▶ [PASSAGE FOR REVIEW]:

A recent KQED report estimated that the heads of state flying into the event could produce around 31 million pounds of carbon equivalent emissions, more than a car driving from San Francisco to New York City 12,000 times.

ExxonMobil CEO Darren Woods was one of the first speakers featured on Wednesday morning for a talk on “Reframing the Climate Challenge.”

“When it comes to developing additional solutions beyond wind, solar and [electric vehicles], no one is investing more,” Woods said. “World-scale problems like climate change need world-scale companies to help solve them, like ExxonMobil.”

Addison Winslow, a Chico City Councilmember and anti-APEC activist, laid into the CEO Summit, calling it emblematic of wrong-headed approaches to sustainability.

“There are green investments that can be successful, and it’s absolutely important to promote that sort of thing happening,” Winslow said. “But you run into limits that capitalism does not accept.”

But the tacit hope among local startups is that the political agreements struck—and the technology discussed—will have broader environmental benefits, particularly if the companies are able to pitch their products to a global audience successfully.

A man in a cap and a vest holds a four-pack of beer with a sign behind him that reads "do epic shit."

▶ [INFORMATION SUPPLIED]:
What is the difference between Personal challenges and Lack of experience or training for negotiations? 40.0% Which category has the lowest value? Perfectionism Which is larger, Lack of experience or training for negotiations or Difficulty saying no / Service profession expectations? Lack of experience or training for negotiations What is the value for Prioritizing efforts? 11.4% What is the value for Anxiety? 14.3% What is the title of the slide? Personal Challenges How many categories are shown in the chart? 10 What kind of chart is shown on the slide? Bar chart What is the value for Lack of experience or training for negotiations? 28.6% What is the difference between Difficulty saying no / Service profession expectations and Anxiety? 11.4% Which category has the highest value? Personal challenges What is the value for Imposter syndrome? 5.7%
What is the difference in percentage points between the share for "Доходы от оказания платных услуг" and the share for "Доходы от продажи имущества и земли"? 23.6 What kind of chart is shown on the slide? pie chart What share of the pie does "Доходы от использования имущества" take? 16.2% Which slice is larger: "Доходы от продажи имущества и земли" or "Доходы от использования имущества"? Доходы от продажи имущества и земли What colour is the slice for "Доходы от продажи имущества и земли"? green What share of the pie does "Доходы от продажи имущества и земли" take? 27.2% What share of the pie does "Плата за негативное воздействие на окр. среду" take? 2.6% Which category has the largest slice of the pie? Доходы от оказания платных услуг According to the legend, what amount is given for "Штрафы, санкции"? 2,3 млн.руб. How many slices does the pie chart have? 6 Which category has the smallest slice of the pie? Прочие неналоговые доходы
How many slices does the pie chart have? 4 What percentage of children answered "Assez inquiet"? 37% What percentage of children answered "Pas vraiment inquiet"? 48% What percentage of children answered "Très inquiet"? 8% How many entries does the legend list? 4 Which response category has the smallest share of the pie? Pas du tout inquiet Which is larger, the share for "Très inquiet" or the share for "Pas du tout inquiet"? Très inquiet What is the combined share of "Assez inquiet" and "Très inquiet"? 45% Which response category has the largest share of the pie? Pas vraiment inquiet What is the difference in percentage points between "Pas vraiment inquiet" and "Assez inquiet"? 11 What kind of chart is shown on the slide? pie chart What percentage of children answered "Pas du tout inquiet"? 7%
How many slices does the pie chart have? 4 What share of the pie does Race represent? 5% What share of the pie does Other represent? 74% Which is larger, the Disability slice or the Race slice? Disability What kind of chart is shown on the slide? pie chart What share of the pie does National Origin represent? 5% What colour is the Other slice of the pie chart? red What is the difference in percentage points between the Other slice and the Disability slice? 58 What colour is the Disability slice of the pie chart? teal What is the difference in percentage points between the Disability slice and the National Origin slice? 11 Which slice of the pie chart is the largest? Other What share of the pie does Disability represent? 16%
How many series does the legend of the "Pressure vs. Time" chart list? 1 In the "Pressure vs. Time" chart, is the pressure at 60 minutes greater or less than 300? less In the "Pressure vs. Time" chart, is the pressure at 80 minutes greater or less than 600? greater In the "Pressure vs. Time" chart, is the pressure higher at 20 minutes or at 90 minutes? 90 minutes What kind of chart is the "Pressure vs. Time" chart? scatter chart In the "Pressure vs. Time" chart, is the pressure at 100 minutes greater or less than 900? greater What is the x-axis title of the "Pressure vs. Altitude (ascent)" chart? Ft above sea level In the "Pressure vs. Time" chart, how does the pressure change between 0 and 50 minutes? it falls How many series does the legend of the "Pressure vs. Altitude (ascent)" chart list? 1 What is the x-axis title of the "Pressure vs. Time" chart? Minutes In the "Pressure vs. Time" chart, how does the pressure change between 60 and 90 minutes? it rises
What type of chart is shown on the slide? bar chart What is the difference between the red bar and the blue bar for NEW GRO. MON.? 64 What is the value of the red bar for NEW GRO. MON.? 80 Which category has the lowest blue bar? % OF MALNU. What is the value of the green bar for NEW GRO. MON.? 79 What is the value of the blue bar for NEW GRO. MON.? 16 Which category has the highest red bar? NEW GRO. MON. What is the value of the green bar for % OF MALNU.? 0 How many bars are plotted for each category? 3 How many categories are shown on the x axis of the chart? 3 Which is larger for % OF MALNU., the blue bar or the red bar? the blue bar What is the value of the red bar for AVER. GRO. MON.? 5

▶ [WHAT TO WORK ON]:
Revise the report on the APEC CEO Summit by writing it out again starting with "A recent KQED" and going on through "approaches to sustainability.", with every "ExxonMobil" replaced by "Exxon". The listing comes from a separate source.

▶ [TASK RESPONSE]:
A recent KQED report estimated that the heads of state flying into the event could produce around 31 million pounds of carbon equivalent emissions, more than a car driving from San Francisco to New York City 12,000 times.

Exxon CEO Darren Woods was one of the first speakers featured on Wednesday morning for a talk on “Reframing the Climate Challenge.”

“When it comes to developing additional solutions beyond wind, solar and [electric vehicles], no one is investing more,” Woods said. “World-scale problems like climate change need world-scale companies to help solve them, like Exxon.”

Addison Winslow, a Chico City Councilmember and anti-APEC activist, laid into the CEO Summit, calling it emblematic of wrong-headed approaches to sustainability.